DOCUMENT
________
Why did he believe it? Not because he immediately saw it fulfilled! There were twenty-five long, weary years before Isaac was born, and in the meantime, Abraham and his wife, Sarah, were growing older and had passed the time of life when it was possible to have children. Still the promise was unfulfilled. Abraham did not believe it because he saw immediate results. Nor did he believe because he was doing his best to accomplish it. There was one occasion when he began to waver in faith and thought he had to help God out. He concocted an ingenious scheme to fulfill the promise of God, and the result was the birth of Ishmael who became a thorn in the side of Israel from that day to this.
Then why did Abraham believe God's promise? Let me read from Paul's letter to the Romans in chapter four, where he writes of Abraham.
He did not weaken in faith when he considered his own body, which was as good as dead because he was about a hundred years old, or when he considered the barrenness of Sarah's womb. No distrust made him waver concerning the promise of God, but he grew strong in his faith as he gave glory to God, fully convinced that God was able to do what he had promised. {Rom 4:19-21 RSV}
"God was able." Abraham's faith rested on the character of God. That is always where faith must rest. As the writer points out, this is also true among men. A man's word is no better than his character. Even if you get a man to sign a contract or agreement, that agreement is no more than a scrap of paper if the man who signed it does not intend to fulfill it. It is no better than the man who makes it. Even in our courts of law and affairs of business this is true. All faith ultimately rests on character.
________
EXERCISE MATERIALS
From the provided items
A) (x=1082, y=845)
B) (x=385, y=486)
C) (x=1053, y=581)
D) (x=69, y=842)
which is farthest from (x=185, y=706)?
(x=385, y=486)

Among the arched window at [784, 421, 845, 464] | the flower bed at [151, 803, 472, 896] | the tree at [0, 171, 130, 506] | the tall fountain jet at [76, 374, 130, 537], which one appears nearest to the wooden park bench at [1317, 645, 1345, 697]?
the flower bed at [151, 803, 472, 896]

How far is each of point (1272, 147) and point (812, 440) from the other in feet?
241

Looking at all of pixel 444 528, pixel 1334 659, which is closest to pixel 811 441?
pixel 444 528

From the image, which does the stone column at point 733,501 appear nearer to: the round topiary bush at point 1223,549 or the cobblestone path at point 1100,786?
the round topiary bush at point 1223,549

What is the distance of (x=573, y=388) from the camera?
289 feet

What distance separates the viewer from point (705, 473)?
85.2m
________
WHAT TO DO
(1) According to the passage on Abraham's faith, how many years passed before Isaac was born?
(2) Copy out the listing word for word, starting at the line that contains "From the image, which" and ending with the last line of the listing.
The text and the listing have nothing to do with each other.

ANSWERS TO THE EXERCISE
(1) Twenty-five years passed before Isaac was born.

(2)
From the image, which does the stone column at point 733,501 appear nearer to: the round topiary bush at point 1223,549 or the cobblestone path at point 1100,786?
the round topiary bush at point 1223,549

What is the distance of (x=573, y=388) from the camera?
289 feet

What distance separates the viewer from point (705, 473)?
85.2m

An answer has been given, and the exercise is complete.